[token-consumption] Daily Token Consumption Report - 2026-06-02

### Executive Summary

Over the last 24h, agentic LLM telemetry for `github/gh-aw` recorded **151,320,255 total tokens** across **5,939 model calls** spanning **142 active workflows**. However, **per-workflow token attribution is not currently possible** from this telemetry: token usage and workflow identity are emitted on two **disjoint span populations** that share no queryable join key.

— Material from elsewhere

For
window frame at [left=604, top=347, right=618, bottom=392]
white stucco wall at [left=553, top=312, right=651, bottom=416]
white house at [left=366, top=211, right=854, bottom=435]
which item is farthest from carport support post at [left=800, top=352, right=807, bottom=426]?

The headline number is therefore reported by **engine** (the only attribution dimension with 100% coverage), not by workflow.

- **Confirmed token volume:** 151.3M tokens (148.4M input / 2.9M output) — input-dominated (98.1%).
- **Top engine:** `copilot` / `github_models` = 138.7M tokens (**91.7%** of all consumption).
- **Critical observability gap:** `gh-aw.workflow.name` is `null` on **100%** of token-bearing spans; spans carrying *both* workflow name and token data = **0**.
- **Companion checks:** `errors` dataset = 0 events; `logs severity:error` = 0 events (both explicitly empty for the window).

> Tooling note: `search_events` (AI/NL query) was **not available** in this MCP build (no embedded LLM provider). All queries used `list_events` with direct Sentry query syntax, as designed. `get_trace_details` was not available; trace continuity was verified via `list_events` filtered by `trace:<id>` instead.

### Key Metrics

| Metric | Value |
|---|---|
| Token-bearing events analyzed (`http.client` w/ `gen_ai.usage.*`) | 5,939 |
| Workflow-tagged lifecycle events (`span.op:gen_ai*`) | 3,667 |
| Events with token data | 5,939 |
| Events with **both** workflow name **and** token data | **0** |
| Total input tokens | 148,403,809 |
| Total output tokens | 2,916,446 |
| Total tokens | 151,320,255 |
| Unique workflows observed | 142 |
| Avg tokens / token-event | 25,479 |
| P95 tokens / token-event | 63,988 |
| Max single call | 136,526 |

### Token Consumption by Engine (best available attribution — 100% coverage)

Engine totals reconcile exactly to the 5,939-span / 151,320,255-token population (no unattributed remainder).

| Engine (`gen_ai.system`) | Calls | Input Tokens | Output Tokens | Total Tokens | Avg/Call | Share |
|---|---:|---:|---:|---:|---:|---:|
| `copilot` (github_models) | 3,389 | 137,318,203 | 1,376,446 | 138,694,649 | 40,925 | 91.7% |
| `openai` (codex) | 234 | 9,934,024 | 88,537 | 10,022,561 | 42,831 | 6.6% |
| `anthropic` (claude) | 2,316 | 1,151,582 | 1,451,463 | 2,603,045 | 1,124 | 1.7% |
| **Total** | **5,939** | **148,403,809** | **2,916,446** | **151,320,255** | **25,479** | **100%** |

Notable: `anthropic` averages **1,124 tokens/call** vs **40,925** (copilot) and **42,831** (openai) — a ~36× gap. This is consistent with effective prompt caching / lean context on the Claude path versus full-context-per-call accounting on the Copilot and Codex paths, and is the single largest lever for reducing total consumption.

### Top 10 Workflows by Activity Volume (NOT token-attributed)

Because token counts cannot be tied to a workflow, the table below ranks workflows by **`gen_ai` lifecycle span count** (an activity proxy), not by tokens. Do **not** read these as token rankings.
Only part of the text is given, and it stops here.